[Rockhounds] Sun-Loving Bacteria May Be Accelerating Glacial Melting
Kreigh Tomaszewski
kreigh at gmail.com
Mon Jan 25 06:57:08 PST 2021
THE BUTTERFLY EFFECT describes how a tiny input, like the flapping of an
insect’s delicate wings in South America, can kick off a series of
snowballing events, like the formation of a tornado in North America. At
least, that’s the idea in the mathematical world of chaos theory. While
atmospheric scientists will tell you
<https://gizmodo.com/is-the-butterfly-effect-real-1835800111> that it’s not
particularly likely that a butterfly has such powers—no doubt a relief to
conscientious butterflies everywhere—the effect in general is real:
Seemingly inconsequential events can trigger a cascade of knock-on effects
that grow in size and significance. On the Greenland ice sheet, scientists
say they’ve found an agent of such change that’s far smaller than a
butterfly, but whose proliferation could have far more consequence than a
tornado.
Cyanobacteria—photosynthetic microbes that live in meltwater—are likely
growing more abundant here, thanks to warmer temperatures and decreased
cloud cover <https://advances.sciencemag.org/content/3/6/e1700584>. When
these bacteria come into contact with sediments (largely made of quartz) on
a glacier, they make the particles clump together to form balls 91 times
their original size.
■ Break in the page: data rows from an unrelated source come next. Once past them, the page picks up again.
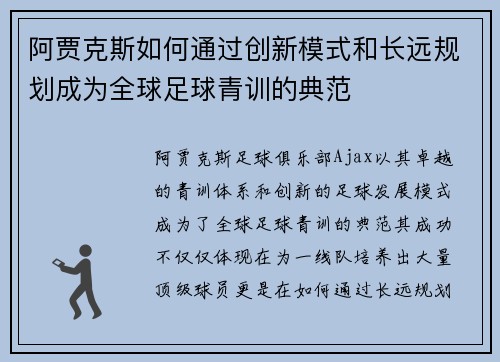 阿贾克斯如何通过创新模式和长远规划成为全球足球青训的典范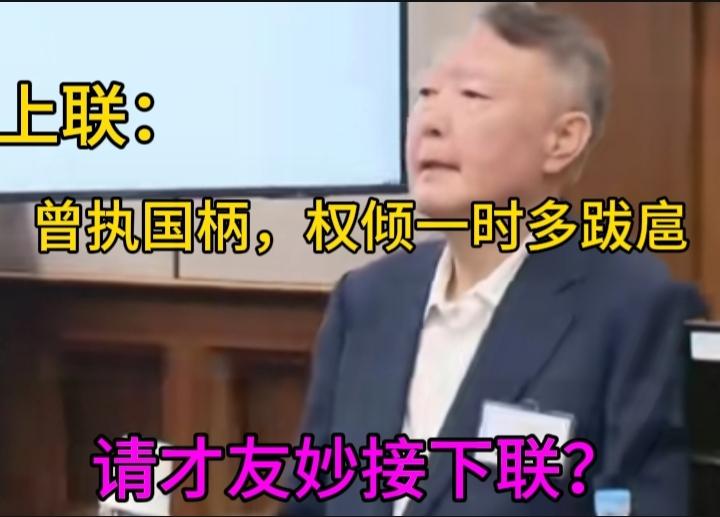 危险的政商共生：政府一手扶持起财阀，却又反被资本绑架。总统与三星等大企业关系密切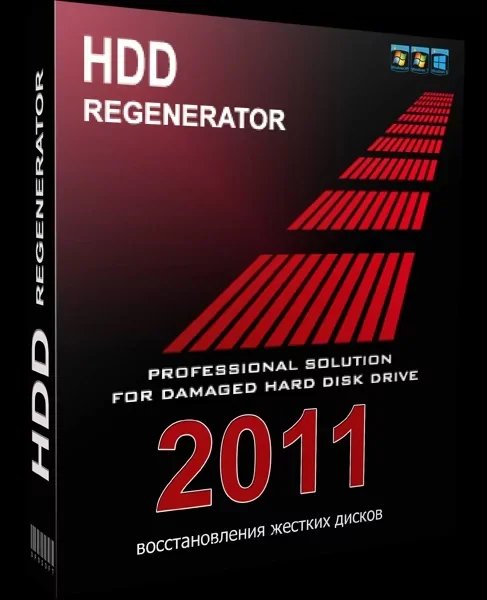 HDD Regenerat 2011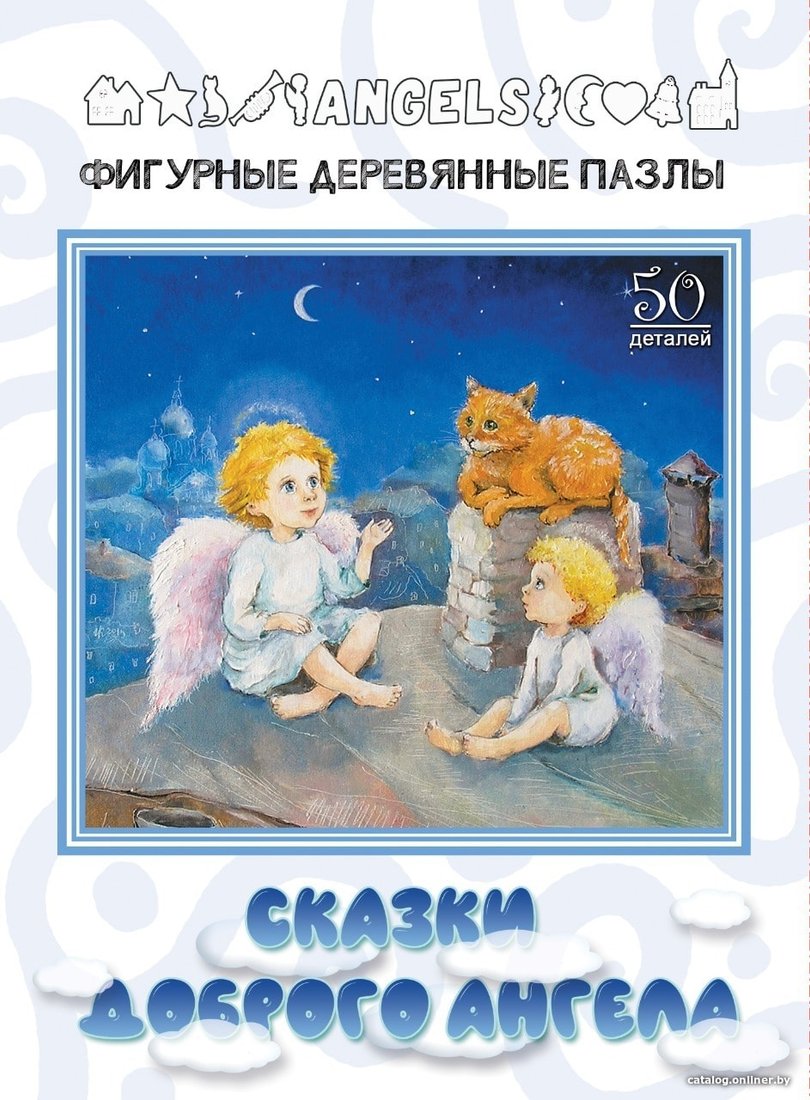 Мозаика/пазл Нескучные игры Фигурные деревянные пазлы. Сказки доброго ангела 8226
So instead of the little particles washing away in
meltwater, they start accumulating in streams atop glaciers, which are more
formally known as supraglacial streams.
“This sediment is very dark, and therefore absorbs a lot of sunlight,” says
Rutgers University hydrologist Sasha Leidman, lead author on a recent paper
<https://agupubs.onlinelibrary.wiley.com/doi/10.1029/2020GL088444> describing
the findings in the journal *Geophysical Research Letters*. “What the paper
found is that this sediment would not be there without the fact that
there's bacteria growing in the sediment and clumping it together so it
can't be washed away.” More dark grit, then, could be absorbing more of the
sun’s energy, and accelerating the melting of the ice sheet.